*** Opening MATERIAL FOR THIS EXERCISE ***

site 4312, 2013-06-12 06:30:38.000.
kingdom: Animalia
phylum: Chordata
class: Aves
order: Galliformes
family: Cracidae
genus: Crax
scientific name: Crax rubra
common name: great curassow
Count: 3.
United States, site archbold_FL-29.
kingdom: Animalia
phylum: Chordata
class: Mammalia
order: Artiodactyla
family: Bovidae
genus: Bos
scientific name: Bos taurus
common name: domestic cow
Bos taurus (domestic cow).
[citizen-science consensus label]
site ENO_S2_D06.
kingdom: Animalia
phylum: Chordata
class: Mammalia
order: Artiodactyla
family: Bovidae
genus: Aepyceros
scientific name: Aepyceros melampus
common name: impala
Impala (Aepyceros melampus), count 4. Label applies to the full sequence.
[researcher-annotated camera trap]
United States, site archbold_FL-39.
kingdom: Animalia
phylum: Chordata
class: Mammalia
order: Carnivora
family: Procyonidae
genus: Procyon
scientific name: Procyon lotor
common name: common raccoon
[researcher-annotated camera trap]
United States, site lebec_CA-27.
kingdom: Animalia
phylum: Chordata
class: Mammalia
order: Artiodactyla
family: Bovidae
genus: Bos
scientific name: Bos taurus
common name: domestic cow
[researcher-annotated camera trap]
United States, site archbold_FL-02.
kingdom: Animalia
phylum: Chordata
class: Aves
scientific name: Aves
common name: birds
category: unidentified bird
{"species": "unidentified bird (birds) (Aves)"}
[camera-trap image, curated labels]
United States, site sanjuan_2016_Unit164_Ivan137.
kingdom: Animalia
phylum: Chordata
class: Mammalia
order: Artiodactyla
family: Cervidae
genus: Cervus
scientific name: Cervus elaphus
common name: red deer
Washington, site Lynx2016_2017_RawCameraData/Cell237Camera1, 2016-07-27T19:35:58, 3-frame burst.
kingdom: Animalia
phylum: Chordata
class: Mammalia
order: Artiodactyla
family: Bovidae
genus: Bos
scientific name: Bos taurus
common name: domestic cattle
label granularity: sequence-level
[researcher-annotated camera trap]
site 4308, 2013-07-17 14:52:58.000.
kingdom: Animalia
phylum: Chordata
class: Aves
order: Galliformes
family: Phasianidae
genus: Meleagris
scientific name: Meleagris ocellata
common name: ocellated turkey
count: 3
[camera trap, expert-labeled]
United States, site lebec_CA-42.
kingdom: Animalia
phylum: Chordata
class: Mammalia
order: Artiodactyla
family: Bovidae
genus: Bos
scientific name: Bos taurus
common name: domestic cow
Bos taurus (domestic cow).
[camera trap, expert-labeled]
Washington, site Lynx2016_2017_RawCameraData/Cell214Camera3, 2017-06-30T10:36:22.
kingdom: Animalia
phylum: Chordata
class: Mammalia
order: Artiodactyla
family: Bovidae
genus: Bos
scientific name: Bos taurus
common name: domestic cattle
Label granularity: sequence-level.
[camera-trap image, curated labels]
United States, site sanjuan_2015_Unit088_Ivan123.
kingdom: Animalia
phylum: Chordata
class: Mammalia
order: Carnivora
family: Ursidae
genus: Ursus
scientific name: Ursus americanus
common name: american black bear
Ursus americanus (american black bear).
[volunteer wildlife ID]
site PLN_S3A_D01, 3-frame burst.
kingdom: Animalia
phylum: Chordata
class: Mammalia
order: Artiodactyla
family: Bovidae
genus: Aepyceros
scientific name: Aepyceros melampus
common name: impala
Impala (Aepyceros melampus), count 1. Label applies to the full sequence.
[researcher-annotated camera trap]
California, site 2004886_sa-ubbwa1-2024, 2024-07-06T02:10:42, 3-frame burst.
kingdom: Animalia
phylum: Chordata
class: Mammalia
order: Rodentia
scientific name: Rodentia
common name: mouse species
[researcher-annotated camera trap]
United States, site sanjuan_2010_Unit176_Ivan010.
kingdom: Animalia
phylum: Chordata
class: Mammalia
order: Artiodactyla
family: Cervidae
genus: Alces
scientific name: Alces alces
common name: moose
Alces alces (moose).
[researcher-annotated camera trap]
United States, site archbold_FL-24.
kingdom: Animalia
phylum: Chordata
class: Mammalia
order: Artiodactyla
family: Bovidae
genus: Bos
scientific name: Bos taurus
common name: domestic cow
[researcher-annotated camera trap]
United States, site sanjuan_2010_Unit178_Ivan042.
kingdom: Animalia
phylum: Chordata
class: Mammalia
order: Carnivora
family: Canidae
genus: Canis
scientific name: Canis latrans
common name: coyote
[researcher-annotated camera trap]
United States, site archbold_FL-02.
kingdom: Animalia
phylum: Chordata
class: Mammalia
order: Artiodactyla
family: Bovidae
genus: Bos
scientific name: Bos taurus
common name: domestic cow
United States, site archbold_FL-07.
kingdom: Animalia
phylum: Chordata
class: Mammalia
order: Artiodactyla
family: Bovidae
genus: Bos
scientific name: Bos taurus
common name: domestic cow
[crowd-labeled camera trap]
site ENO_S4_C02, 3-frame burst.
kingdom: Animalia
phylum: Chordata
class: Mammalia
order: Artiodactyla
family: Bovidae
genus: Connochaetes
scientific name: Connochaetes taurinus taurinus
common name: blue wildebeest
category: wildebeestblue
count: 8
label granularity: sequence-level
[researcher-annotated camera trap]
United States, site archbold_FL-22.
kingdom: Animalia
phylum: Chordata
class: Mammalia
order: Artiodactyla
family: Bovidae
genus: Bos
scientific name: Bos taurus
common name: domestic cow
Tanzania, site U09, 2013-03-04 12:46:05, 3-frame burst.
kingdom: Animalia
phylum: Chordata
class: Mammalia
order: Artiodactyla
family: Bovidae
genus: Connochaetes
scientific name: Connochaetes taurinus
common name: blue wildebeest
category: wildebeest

*** Closing MATERIAL FOR THIS EXERCISE ***

- **ACTIVITY**
Go through the records and print each one exactly.

- **SOLUTION TO THIS EXERCISE**
site 4312, 2013-06-12 06:30:38.000.
kingdom: Animalia
phylum: Chordata
class: Aves
order: Galliformes
family: Cracidae
genus: Crax
scientific name: Crax rubra
common name: great curassow
Count: 3.
United States, site archbold_FL-29.
kingdom: Animalia
phylum: Chordata
class: Mammalia
order: Artiodactyla
family: Bovidae
genus: Bos
scientific name: Bos taurus
common name: domestic cow
Bos taurus (domestic cow).
[citizen-science consensus label]
site ENO_S2_D06.
kingdom: Animalia
phylum: Chordata
class: Mammalia
order: Artiodactyla
family: Bovidae
genus: Aepyceros
scientific name: Aepyceros melampus
common name: impala
Impala (Aepyceros melampus), count 4. Label applies to the full sequence.
[researcher-annotated camera trap]
United States, site archbold_FL-39.
kingdom: Animalia
phylum: Chordata
class: Mammalia
order: Carnivora
family: Procyonidae
genus: Procyon
scientific name: Procyon lotor
common name: common raccoon
[researcher-annotated camera trap]
United States, site lebec_CA-27.
kingdom: Animalia
phylum: Chordata
class: Mammalia
order: Artiodactyla
family: Bovidae
genus: Bos
scientific name: Bos taurus
common name: domestic cow
[researcher-annotated camera trap]
United States, site archbold_FL-02.
kingdom: Animalia
phylum: Chordata
class: Aves
scientific name: Aves
common name: birds
category: unidentified bird
{"species": "unidentified bird (birds) (Aves)"}
[camera-trap image, curated labels]
United States, site sanjuan_2016_Unit164_Ivan137.
kingdom: Animalia
phylum: Chordata
class: Mammalia
order: Artiodactyla
family: Cervidae
genus: Cervus
scientific name: Cervus elaphus
common name: red deer
Washington, site Lynx2016_2017_RawCameraData/Cell237Camera1, 2016-07-27T19:35:58, 3-frame burst.
kingdom: Animalia
phylum: Chordata
class: Mammalia
order: Artiodactyla
family: Bovidae
genus: Bos
scientific name: Bos taurus
common name: domestic cattle
label granularity: sequence-level
[researcher-annotated camera trap]
site 4308, 2013-07-17 14:52:58.000.
kingdom: Animalia
phylum: Chordata
class: Aves
order: Galliformes
family: Phasianidae
genus: Meleagris
scientific name: Meleagris ocellata
common name: ocellated turkey
count: 3
[camera trap, expert-labeled]
United States, site lebec_CA-42.
kingdom: Animalia
phylum: Chordata
class: Mammalia
order: Artiodactyla
family: Bovidae
genus: Bos
scientific name: Bos taurus
common name: domestic cow
Bos taurus (domestic cow).
[camera trap, expert-labeled]
Washington, site Lynx2016_2017_RawCameraData/Cell214Camera3, 2017-06-30T10:36:22.
kingdom: Animalia
phylum: Chordata
class: Mammalia
order: Artiodactyla
family: Bovidae
genus: Bos
scientific name: Bos taurus
common name: domestic cattle
Label granularity: sequence-level.
[camera-trap image, curated labels]
United States, site sanjuan_2015_Unit088_Ivan123.
kingdom: Animalia
phylum: Chordata
class: Mammalia
order: Carnivora
family: Ursidae
genus: Ursus
scientific name: Ursus americanus
common name: american black bear
Ursus americanus (american black bear).
[volunteer wildlife ID]
site PLN_S3A_D01, 3-frame burst.
kingdom: Animalia
phylum: Chordata
class: Mammalia
order: Artiodactyla
family: Bovidae
genus: Aepyceros
scientific name: Aepyceros melampus
common name: impala
Impala (Aepyceros melampus), count 1. Label applies to the full sequence.
[researcher-annotated camera trap]
California, site 2004886_sa-ubbwa1-2024, 2024-07-06T02:10:42, 3-frame burst.
kingdom: Animalia
phylum: Chordata
class: Mammalia
order: Rodentia
scientific name: Rodentia
common name: mouse species
[researcher-annotated camera trap]
United States, site sanjuan_2010_Unit176_Ivan010.
kingdom: Animalia
phylum: Chordata
class: Mammalia
order: Artiodactyla
family: Cervidae
genus: Alces
scientific name: Alces alces
common name: moose
Alces alces (moose).
[researcher-annotated camera trap]
United States, site archbold_FL-24.
kingdom: Animalia
phylum: Chordata
class: Mammalia
order: Artiodactyla
family: Bovidae
genus: Bos
scientific name: Bos taurus
common name: domestic cow
[researcher-annotated camera trap]
United States, site sanjuan_2010_Unit178_Ivan042.
kingdom: Animalia
phylum: Chordata
class: Mammalia
order: Carnivora
family: Canidae
genus: Canis
scientific name: Canis latrans
common name: coyote
[researcher-annotated camera trap]
United States, site archbold_FL-02.
kingdom: Animalia
phylum: Chordata
class: Mammalia
order: Artiodactyla
family: Bovidae
genus: Bos
scientific name: Bos taurus
common name: domestic cow
United States, site archbold_FL-07.
kingdom: Animalia
phylum: Chordata
class: Mammalia
order: Artiodactyla
family: Bovidae
genus: Bos
scientific name: Bos taurus
common name: domestic cow
[crowd-labeled camera trap]
site ENO_S4_C02, 3-frame burst.
kingdom: Animalia
phylum: Chordata
class: Mammalia
order: Artiodactyla
family: Bovidae
genus: Connochaetes
scientific name: Connochaetes taurinus taurinus
common name: blue wildebeest
category: wildebeestblue
count: 8
label granularity: sequence-level
[researcher-annotated camera trap]
United States, site archbold_FL-22.
kingdom: Animalia
phylum: Chordata
class: Mammalia
order: Artiodactyla
family: Bovidae
genus: Bos
scientific name: Bos taurus
common name: domestic cow
Tanzania, site U09, 2013-03-04 12:46:05, 3-frame burst.
kingdom: Animalia
phylum: Chordata
class: Mammalia
order: Artiodactyla
family: Bovidae
genus: Connochaetes
scientific name: Connochaetes taurinus
common name: blue wildebeest
category: wildebeest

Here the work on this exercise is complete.